_文書抜粋_
● ● ●

いま、企業活動において最もDXが求められるのは、対面での営業に代わって見込み顧客を獲得し、売上につなげるデジタルマーケティングの促進だろう。しかしデジタルは万能ではないし、AIは魔法の杖ではない。本書でも、デジタルマーケティングの専門家である著者が「デジタルを使えば、アイディア一発勝負で大きな成果が出ると思ったら大間違い」と喝破しているように、それは手段の一つにすぎないのだ。本書では、「人間の営業のような説得は一切できない」「データからユーザの顔は見えない」「バズには再現性がない」などと、デジタルへの希望を打ち砕くような「デジタルの限界」が次々に述べられている。

それでは、どのようにデジタルを活用すればいいのだろうか。本書によれば、デジタルの長所を理解して売上拡大につなげるために理解すべきことは、大きく分けて2つ。「顧客が買うまでの流れ」と「デジタルマーケティングの定石」だ。本書ではこの2点について、どう理解し、どう活用するべきなのかが詳しく紹介されている。

DXと言っても、何から手をつければいいかわからない――そんなビジネスパーソンは、本書を座右に置けば、成果に直結する施策の立案が可能となるだろう。

ライター画像
ヨコヤマノボル

著者

垣内勇威(かきうち ゆうい)
株式会社WACUL(ワカル)取締役CIO、WACULテクノロジー&マーケティングラボ所長。
東京大学経済学部卒業後、株式会社ビービット入社。大手クライアントのWeb改善コンサルティングに携わる。2013年、株式会社WACUL入社。 データ分析から改善提案や成果の測定といった「Webマーケティングの売上拡大のPDCA」をAIが支援するSaaSツール『AIアナリスト』を生み出す。現在は取締役CIO(Chief Incubation Officer)兼WACULテクノロジー&マーケティングラボ所長として、さらなるノウハウの構築と新規プロダクトの創出を担当。3万サイト超の分析とユーザ行動観察から得たデジタルマーケティングの知見を、研究レポートやTwitter、講演・セミナーなどで発信し、その痛快かつ明快な語り口で人気を博す。

株式会社WACUL https://wacul.co.jp/
Twitter https://twitter.com/yuikakiuchi

本書の要点

  • 要点
    1
    デジタルマーケティングの「定石」とは、従来の顧客接点をデジタルに置換することで、大幅なコスト削減を実現する施策パターンである。
  • 要点
    2
    デジタルマーケティングを推進するなら、何よりまず「デジタルは万能ではない」という事実を認識する必要がある。データで行動履歴が取れるからといって、ユーザのことを理解できるわけではない。

● ● ●

_保存データ_
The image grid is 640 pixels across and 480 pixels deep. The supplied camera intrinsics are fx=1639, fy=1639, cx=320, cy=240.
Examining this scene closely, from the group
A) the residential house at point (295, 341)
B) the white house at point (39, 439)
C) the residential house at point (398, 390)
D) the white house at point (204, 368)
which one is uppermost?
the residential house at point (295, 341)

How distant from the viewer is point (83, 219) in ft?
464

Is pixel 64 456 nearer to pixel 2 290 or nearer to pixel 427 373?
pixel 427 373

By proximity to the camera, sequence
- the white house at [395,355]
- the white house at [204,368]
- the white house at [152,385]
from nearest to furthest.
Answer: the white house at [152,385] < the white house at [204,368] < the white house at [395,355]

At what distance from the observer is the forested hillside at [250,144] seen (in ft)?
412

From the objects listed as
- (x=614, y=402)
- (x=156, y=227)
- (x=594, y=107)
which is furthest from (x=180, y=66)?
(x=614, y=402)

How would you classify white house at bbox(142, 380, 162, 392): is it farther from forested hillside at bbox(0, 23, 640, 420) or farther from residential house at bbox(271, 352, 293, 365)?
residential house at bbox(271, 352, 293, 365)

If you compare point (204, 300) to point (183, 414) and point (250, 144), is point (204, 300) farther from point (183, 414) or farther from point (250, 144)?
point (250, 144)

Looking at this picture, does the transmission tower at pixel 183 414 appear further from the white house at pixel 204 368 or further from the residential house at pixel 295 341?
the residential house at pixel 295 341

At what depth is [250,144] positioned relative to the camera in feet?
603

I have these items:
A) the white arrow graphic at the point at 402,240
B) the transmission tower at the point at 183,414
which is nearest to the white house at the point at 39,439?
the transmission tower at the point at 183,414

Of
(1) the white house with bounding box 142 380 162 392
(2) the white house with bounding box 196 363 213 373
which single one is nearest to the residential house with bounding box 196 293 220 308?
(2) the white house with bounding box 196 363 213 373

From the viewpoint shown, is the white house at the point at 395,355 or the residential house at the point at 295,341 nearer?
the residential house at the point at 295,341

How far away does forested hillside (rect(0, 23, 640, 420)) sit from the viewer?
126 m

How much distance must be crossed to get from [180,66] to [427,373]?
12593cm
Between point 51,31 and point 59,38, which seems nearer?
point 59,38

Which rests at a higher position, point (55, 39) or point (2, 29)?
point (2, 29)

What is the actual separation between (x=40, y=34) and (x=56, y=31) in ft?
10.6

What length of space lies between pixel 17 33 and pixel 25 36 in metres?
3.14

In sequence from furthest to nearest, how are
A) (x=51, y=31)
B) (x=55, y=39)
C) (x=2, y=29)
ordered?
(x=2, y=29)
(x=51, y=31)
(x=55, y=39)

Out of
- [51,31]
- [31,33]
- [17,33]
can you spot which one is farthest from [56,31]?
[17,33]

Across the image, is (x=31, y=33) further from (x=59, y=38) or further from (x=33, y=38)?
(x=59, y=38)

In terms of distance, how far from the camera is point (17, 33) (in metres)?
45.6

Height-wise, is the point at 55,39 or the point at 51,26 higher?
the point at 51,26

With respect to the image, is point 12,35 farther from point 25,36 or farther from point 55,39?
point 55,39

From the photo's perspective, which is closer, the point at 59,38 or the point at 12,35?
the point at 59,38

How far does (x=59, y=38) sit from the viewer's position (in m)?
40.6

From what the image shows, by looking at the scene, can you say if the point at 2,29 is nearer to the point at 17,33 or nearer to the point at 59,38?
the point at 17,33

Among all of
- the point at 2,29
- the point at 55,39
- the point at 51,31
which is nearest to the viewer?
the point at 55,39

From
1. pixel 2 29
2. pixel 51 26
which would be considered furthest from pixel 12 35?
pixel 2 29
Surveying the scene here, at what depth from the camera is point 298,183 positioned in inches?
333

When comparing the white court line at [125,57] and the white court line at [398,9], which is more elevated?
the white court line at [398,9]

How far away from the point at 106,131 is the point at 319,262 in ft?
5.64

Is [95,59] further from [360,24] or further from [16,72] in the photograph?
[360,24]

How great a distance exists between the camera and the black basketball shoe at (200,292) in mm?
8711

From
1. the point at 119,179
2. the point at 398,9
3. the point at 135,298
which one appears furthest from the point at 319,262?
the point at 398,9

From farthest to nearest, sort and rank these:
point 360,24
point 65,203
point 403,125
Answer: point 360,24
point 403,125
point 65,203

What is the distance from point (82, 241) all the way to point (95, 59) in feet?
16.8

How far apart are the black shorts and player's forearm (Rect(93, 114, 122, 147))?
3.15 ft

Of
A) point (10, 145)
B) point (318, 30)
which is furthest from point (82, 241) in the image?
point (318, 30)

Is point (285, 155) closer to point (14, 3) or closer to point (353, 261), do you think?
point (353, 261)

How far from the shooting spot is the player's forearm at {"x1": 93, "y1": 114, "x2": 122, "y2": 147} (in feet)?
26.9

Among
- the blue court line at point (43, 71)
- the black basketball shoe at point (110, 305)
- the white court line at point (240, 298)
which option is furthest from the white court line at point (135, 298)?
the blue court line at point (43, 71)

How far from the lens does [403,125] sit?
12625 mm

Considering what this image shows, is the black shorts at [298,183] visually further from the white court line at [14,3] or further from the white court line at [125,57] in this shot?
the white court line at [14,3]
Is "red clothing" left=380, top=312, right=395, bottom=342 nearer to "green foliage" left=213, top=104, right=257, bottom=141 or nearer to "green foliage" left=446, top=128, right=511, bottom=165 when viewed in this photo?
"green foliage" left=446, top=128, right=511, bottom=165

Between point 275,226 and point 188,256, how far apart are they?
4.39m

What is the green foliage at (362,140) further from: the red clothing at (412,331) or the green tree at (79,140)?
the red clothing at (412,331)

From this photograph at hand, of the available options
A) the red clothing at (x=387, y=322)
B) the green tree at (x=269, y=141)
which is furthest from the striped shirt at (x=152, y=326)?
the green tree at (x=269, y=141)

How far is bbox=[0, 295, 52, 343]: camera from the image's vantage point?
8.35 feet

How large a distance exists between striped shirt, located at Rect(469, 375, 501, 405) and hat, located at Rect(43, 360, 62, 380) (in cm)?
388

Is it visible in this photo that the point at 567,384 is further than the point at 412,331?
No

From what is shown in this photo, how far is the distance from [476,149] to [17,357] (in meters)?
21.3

● ● ●

_取り組む課題_
文書抜粋によると、デジタルの長所を理解して売上拡大につなげるために理解すべき2つのことは何ですか。

_この問題の解答_
「顧客が買うまでの流れ」と「デジタルマーケティングの定石」の2つです。